## What is required
Reproduce the records precisely. Omit every picture.

## Provided information
★ ★ ★ ★ ★
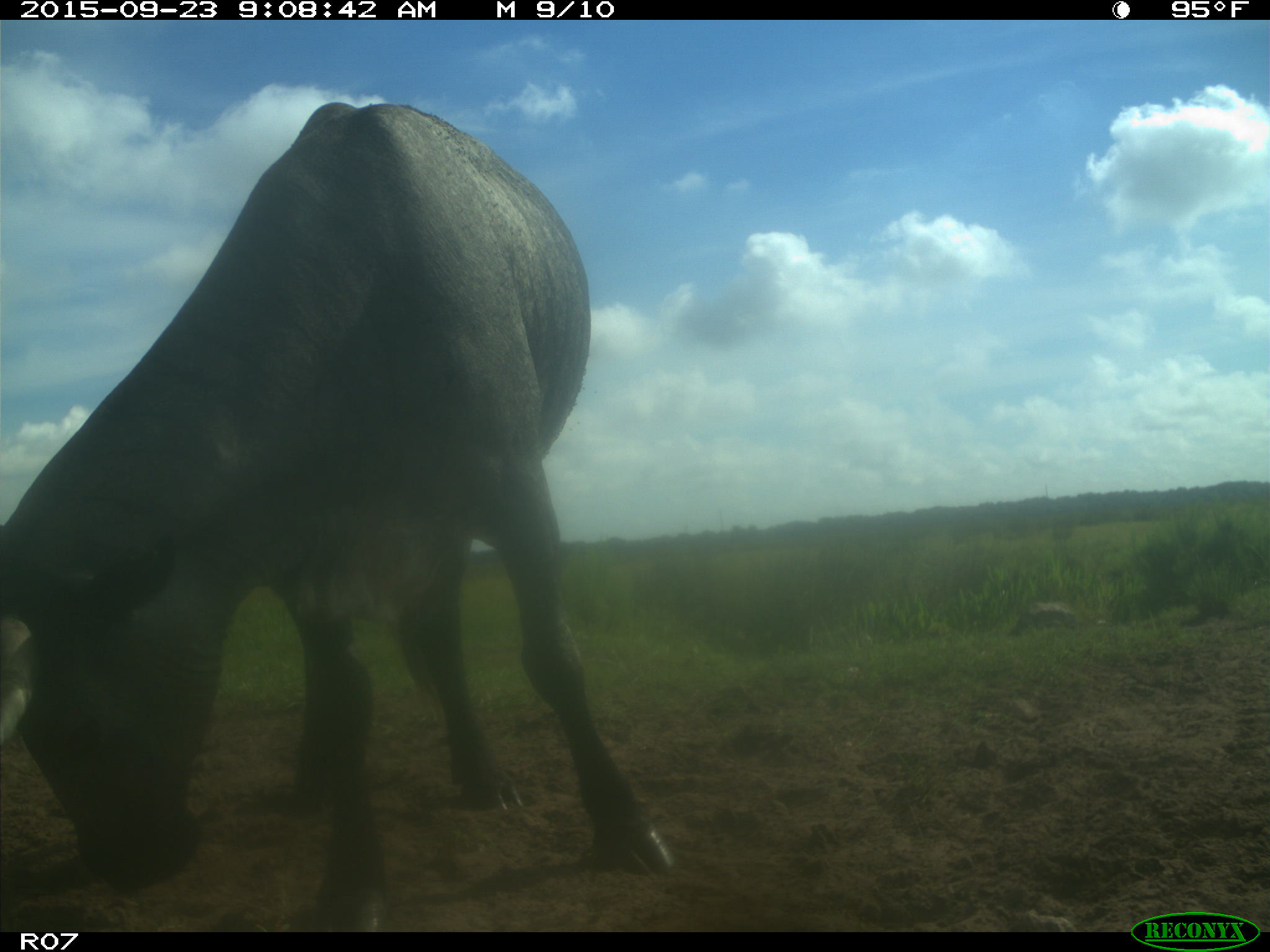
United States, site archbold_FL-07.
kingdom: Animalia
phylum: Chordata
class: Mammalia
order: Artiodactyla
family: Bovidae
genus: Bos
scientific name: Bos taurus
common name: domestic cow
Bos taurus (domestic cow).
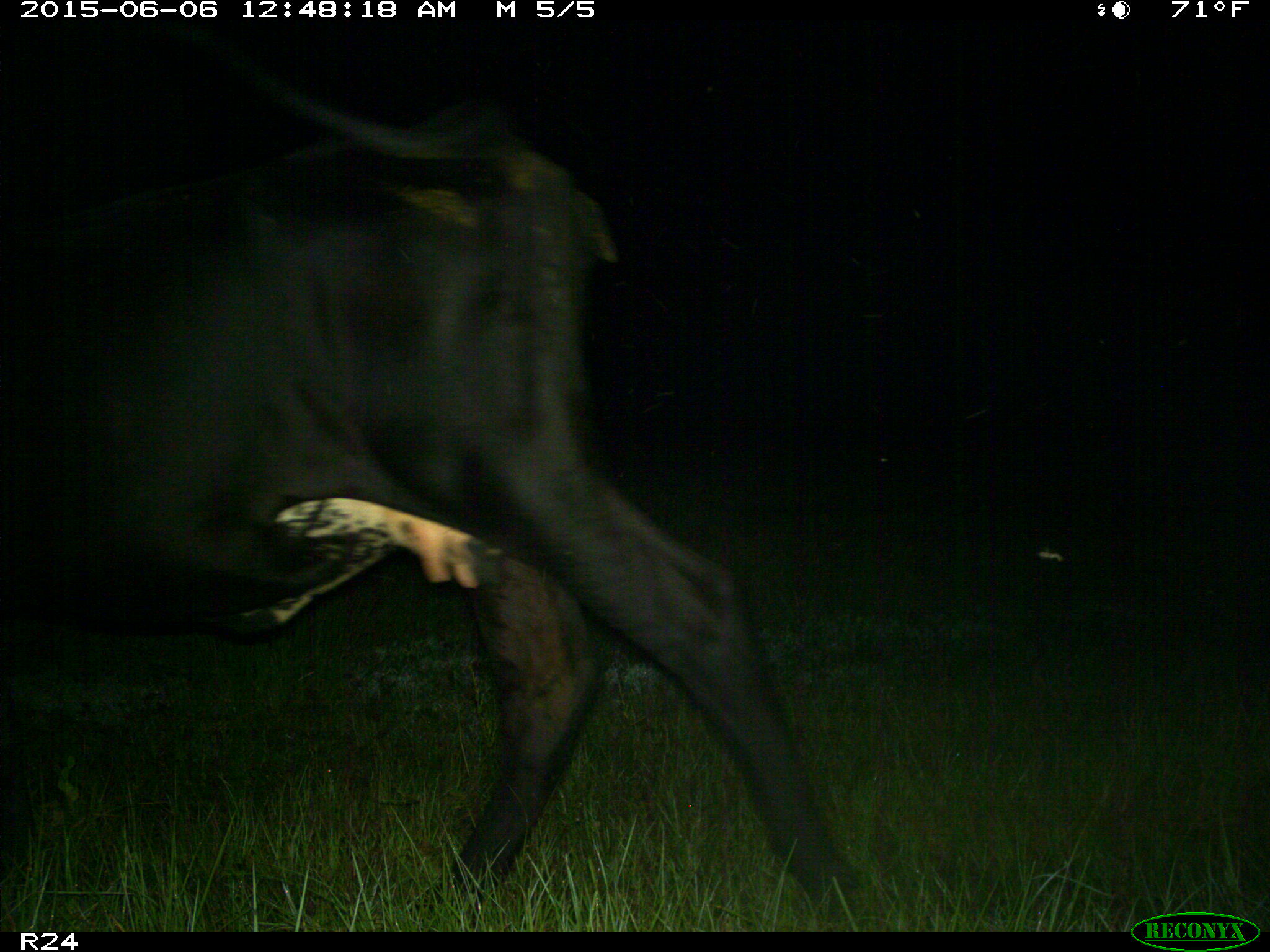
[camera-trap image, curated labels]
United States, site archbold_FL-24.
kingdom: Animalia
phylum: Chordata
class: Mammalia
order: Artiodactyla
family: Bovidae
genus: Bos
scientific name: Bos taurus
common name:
★ ★ ★ ★ ★
## Response
United States, site archbold_FL-07.
kingdom: Animalia
phylum: Chordata
class: Mammalia
order: Artiodactyla
family: Bovidae
genus: Bos
scientific name: Bos taurus
common name: domestic cow
Bos taurus (domestic cow).
[camera-trap image, curated labels]
United States, site archbold_FL-24.
kingdom: Animalia
phylum: Chordata
class: Mammalia
order: Artiodactyla
family: Bovidae
genus: Bos
scientific name: Bos taurus
common name:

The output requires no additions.